### LISTED RECORDS
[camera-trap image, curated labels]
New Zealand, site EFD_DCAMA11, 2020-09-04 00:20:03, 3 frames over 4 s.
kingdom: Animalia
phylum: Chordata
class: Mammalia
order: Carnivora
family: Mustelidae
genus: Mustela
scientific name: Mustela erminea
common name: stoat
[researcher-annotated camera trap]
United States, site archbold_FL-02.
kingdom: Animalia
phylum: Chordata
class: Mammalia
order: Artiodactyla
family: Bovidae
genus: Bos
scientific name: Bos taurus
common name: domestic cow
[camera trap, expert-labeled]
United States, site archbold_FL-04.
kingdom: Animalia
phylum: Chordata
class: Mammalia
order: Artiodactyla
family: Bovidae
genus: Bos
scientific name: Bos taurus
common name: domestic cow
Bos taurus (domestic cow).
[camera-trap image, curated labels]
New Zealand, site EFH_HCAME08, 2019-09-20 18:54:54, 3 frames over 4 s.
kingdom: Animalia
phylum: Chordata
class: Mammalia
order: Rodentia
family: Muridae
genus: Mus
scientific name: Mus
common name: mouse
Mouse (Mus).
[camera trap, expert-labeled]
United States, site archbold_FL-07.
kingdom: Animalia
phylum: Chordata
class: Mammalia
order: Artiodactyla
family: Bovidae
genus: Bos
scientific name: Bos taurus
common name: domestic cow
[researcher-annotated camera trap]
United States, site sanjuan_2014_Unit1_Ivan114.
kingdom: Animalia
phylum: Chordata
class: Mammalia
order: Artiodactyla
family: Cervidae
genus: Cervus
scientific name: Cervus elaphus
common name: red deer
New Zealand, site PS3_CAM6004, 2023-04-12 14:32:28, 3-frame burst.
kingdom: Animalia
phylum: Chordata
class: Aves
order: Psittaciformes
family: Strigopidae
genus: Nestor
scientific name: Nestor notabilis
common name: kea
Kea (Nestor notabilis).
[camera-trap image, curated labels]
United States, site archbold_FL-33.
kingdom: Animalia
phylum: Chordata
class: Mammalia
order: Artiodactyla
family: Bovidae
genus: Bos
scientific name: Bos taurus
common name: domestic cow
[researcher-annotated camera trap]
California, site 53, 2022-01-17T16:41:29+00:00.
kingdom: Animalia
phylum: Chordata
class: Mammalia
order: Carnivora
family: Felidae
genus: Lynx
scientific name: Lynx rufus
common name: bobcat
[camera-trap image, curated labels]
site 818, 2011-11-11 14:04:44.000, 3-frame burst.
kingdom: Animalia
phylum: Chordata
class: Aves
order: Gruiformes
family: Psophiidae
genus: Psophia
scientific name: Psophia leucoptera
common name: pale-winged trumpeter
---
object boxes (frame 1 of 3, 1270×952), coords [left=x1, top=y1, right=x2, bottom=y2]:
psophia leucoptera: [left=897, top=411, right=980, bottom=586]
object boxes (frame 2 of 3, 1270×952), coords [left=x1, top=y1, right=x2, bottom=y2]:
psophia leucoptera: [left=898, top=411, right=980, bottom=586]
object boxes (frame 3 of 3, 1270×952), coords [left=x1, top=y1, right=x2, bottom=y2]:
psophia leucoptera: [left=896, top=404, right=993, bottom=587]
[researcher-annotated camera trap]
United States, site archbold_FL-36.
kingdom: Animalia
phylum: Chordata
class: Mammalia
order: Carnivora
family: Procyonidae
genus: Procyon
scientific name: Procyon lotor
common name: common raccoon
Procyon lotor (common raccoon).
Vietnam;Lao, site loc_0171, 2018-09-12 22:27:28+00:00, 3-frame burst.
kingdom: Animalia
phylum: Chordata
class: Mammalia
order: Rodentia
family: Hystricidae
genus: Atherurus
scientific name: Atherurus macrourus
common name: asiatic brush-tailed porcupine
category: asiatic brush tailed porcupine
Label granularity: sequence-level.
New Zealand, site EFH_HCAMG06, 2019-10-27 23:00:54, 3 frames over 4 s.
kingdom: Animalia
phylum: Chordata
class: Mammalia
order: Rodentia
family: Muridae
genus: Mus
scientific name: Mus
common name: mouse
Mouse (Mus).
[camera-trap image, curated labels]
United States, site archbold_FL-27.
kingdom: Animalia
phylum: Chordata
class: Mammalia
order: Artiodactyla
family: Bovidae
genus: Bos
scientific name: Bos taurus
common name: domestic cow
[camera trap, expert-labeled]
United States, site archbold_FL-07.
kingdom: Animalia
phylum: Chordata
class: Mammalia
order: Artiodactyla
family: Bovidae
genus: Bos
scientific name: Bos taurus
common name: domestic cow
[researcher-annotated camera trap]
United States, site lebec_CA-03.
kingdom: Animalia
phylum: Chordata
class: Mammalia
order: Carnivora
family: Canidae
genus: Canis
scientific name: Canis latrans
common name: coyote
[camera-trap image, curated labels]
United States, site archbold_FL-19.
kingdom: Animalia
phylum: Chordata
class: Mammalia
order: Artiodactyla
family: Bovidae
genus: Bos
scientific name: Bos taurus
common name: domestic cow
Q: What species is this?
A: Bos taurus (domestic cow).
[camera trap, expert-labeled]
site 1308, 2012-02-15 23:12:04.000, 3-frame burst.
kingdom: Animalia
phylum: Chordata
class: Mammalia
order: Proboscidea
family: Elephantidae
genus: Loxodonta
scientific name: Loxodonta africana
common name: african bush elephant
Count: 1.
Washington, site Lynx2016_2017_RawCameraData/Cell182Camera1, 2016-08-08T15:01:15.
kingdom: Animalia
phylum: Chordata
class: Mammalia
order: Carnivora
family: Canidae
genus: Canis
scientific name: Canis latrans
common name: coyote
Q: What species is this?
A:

### WORK TASK
Take the entries above and copy them exactly from the first line through the line with "common name: stoat"; leave out every line after it.

### COMPLETED TASK
[camera-trap image, curated labels]
New Zealand, site EFD_DCAMA11, 2020-09-04 00:20:03, 3 frames over 4 s.
kingdom: Animalia
phylum: Chordata
class: Mammalia
order: Carnivora
family: Mustelidae
genus: Mustela
scientific name: Mustela erminea
common name: stoat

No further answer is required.